We should lift a memorial…
To the inferno of the Treasury and
The home of the elderly woman roasted indoors
As the bandana heads rocked with heinous laughter
Hell must be remembered
Like when the stampeding village folk left behind
A lonely, hungry baby
Scrounging for life
And he settles for a bite of a live grenade
Let us make a memorial
To that time when our beauty and innocence
Were swept away by the bloody floods of Shame
To that time when we knew that The Thing lived in us
And we were not proud
Of that time,
Time when no answers were found for the spirit
That wanted to know
Why we did
What we did.
So we must build a memorial
With the same hands that battered ourselves
With a single mind pounded in the mortar of our inglorious past
We will build a monument
Neither to hate nor to shame
But as warning post of
The road not to be taken again.
Dennis Bright used to be minister of youth and sports in the Ahmad Tejan-Kabbah administration from 2002 to 2007. He is currently regional director for Right to Play's West and Francophone Africa region.
"We work mainly in the field of child and youth development and adopt a novel approach to behavior change in education, health and peace-building based on the extraordinary power of sport and play," Bright says. I am currently living in Ghana although I supervise programs in Mali, Benin, Rwanda, Liberia and of course Ghana.
When I am not working, I am interested in writing short stories and poems. I have for a long time now been wrestling with an idea; that one missing link in our history is in fact a memorial to the war that ripped us apart in Sierra Leone. A memorial has many roles to play particularly in preserving the memory of the historic event but more importantly to embody the resolve of a nation NOT to go down that road again.

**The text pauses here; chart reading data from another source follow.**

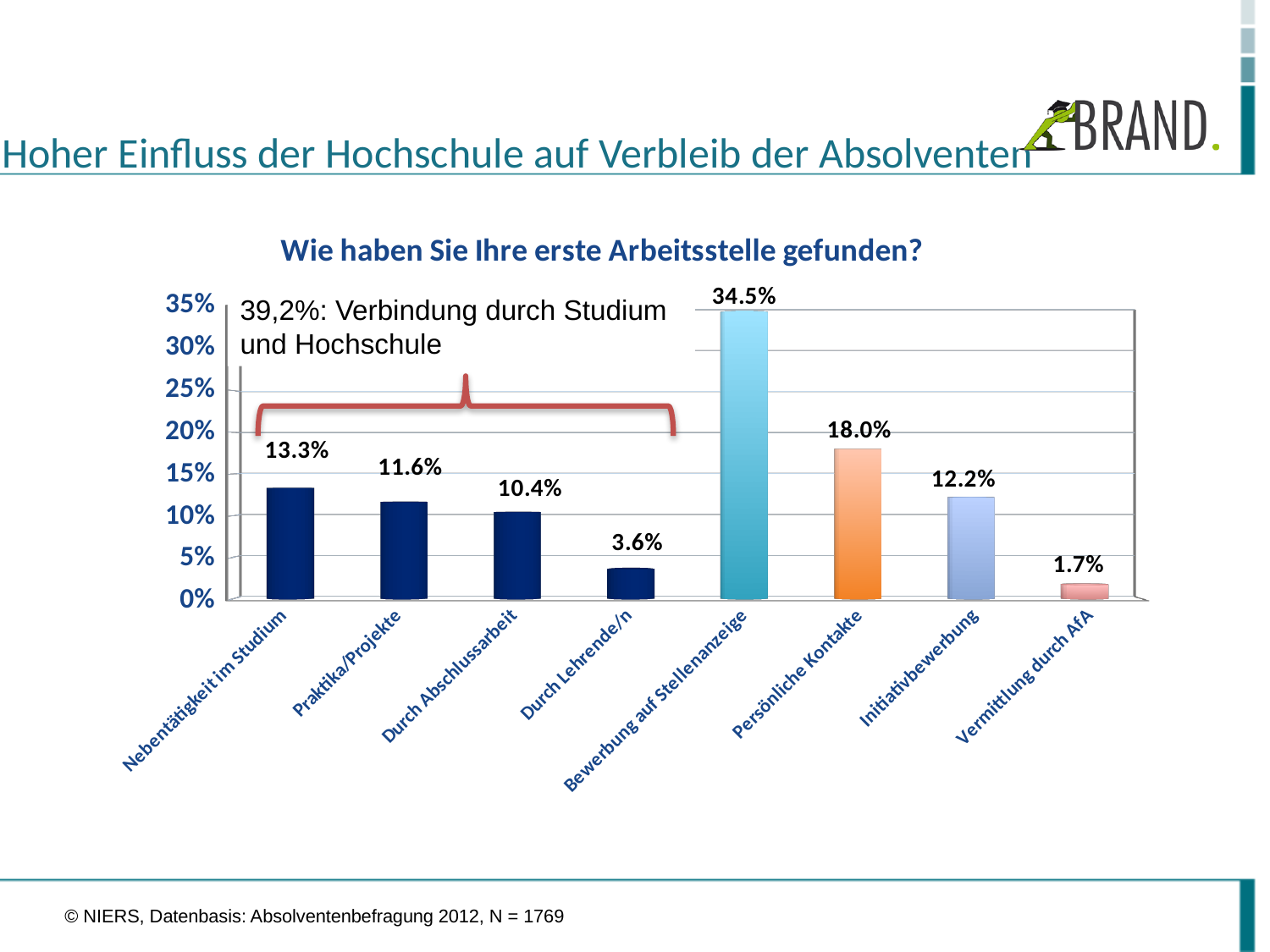
Is the value for 'Durch Abschlussarbeit' greater or less than 15%? less What percentage of respondents found their first job through 'Bewerbung auf Stellenanzeige'? 34.5% What is the difference between the values for 'Bewerbung auf Stellenanzeige' and 'Persönliche Kontakte'? 16.5% What kind of chart is shown on the slide? bar chart What is the value shown for 'Initiativbewerbung'? 12.2% How many categories are shown in the chart? 8 Which is larger: the value for 'Nebentätigkeit im Studium' or for 'Praktika/Projekte'? Nebentätigkeit im Studium What is the value shown for 'Durch Lehrende/n'? 3.6% What is the title of the chart? Wie haben Sie Ihre erste Arbeitsstelle gefunden? Which category has the highest value in the chart? Bewerbung auf Stellenanzeige Which category has the lowest value in the chart? Vermittlung durch AfA What is the value shown for 'Persönliche Kontakte'? 18.0%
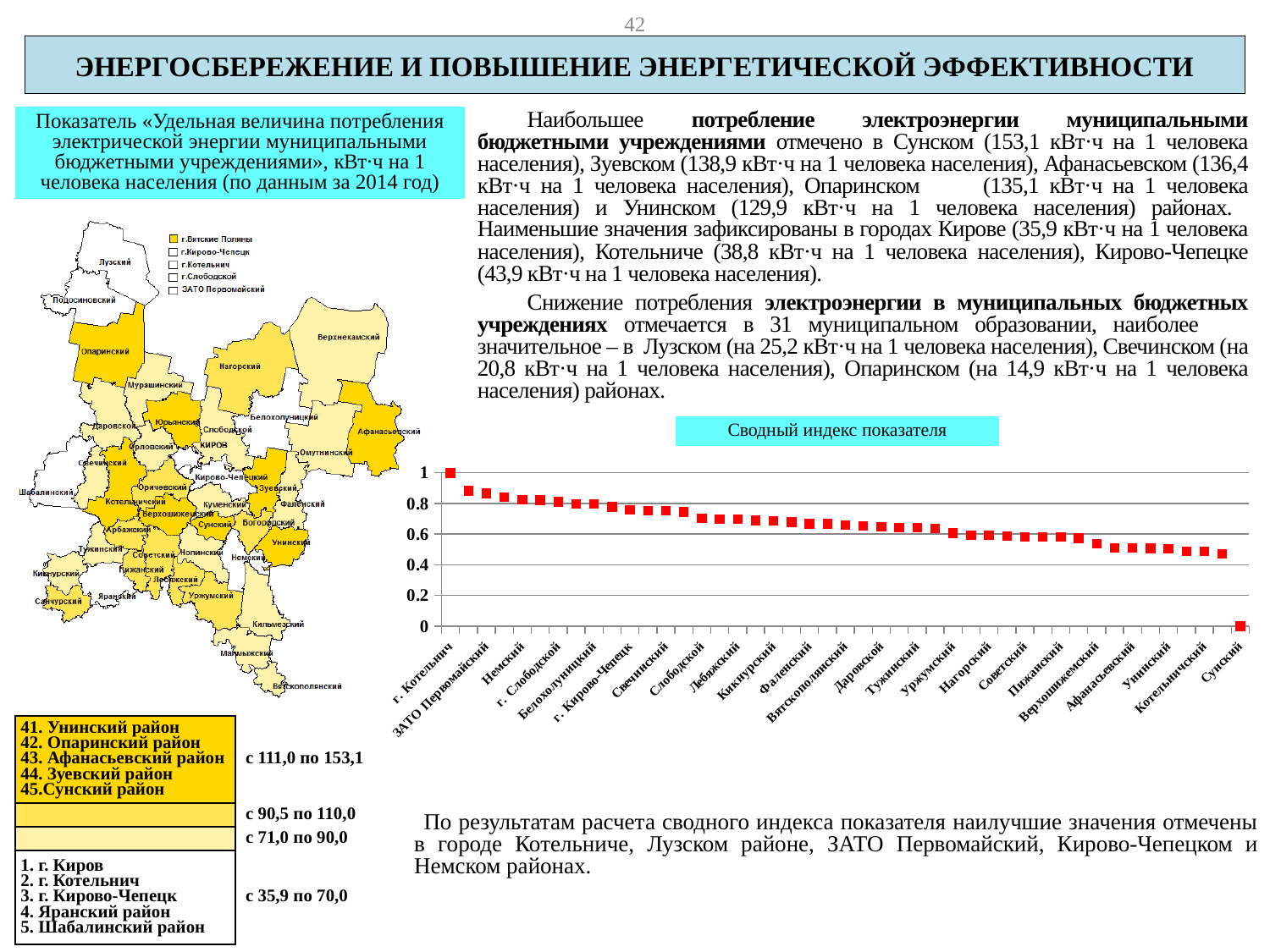
In the «Сводный индекс показателя» chart, is the value for г. Котельнич greater or less than 0.8? greater Which category has the lowest value in the «Сводный индекс показателя» chart? Сунский In the «Сводный индекс показателя» chart, is the value for Свечинский greater or less than 0.6? greater In the «Сводный индекс показателя» chart, is the value for Унинский greater or less than 0.6? less Which category has the highest value in the «Сводный индекс показателя» chart? г. Котельнич Do the values in the «Сводный индекс показателя» chart rise or fall from left to right along the x axis? fall What colour are the data markers in the «Сводный индекс показателя» chart? red What is the title of the chart on the slide? Сводный индекс показателя What kind of chart is shown under the title «Сводный индекс показателя»? scatter chart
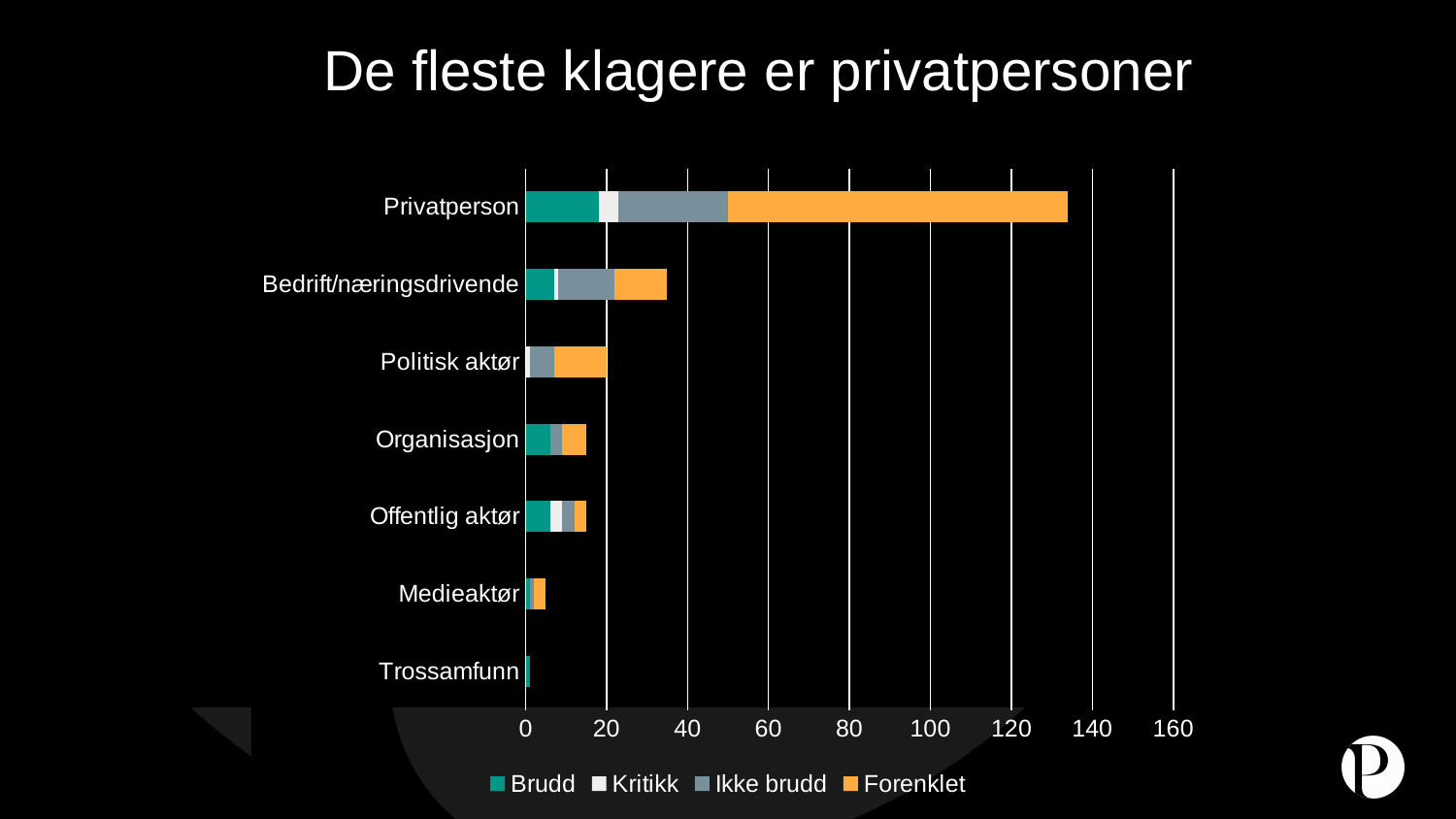
Which category has the shortest total bar? Trossamfunn Which category has the longest total bar? Privatperson What kind of chart is shown on the slide? bar chart How many series does the legend list? 4 Which series is shown in orange in the legend? Forenklet Is the total value for Privatperson greater or less than 140? less Is the total value for Organisasjon greater or less than 20? less Is the total value for Bedrift/næringsdrivende greater or less than 40? less What is the title of the chart? De fleste klagere er privatpersoner Which has a larger total bar, Bedrift/næringsdrivende or Politisk aktør? Bedrift/næringsdrivende How many categories are shown on the chart? 7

In Rwanda for example not only is there a war memorial in every town, visited by all including children, but the entire month of April is dedicated to national reflections, discussions, soul searching around national issues and unification initiatives looking into the future. I believe Sierra Leone fully qualifies for this kind of experience. The current political climate and all its social repercussions make it imperative for some kind of stop-and think measures to be taken at a national level, and in my opinion, a memorial to the war is a good place to start.
I would very much love to throw this idea up for debate so that many more patriotic minds can bring in wisdom to validate or invalidate the concept.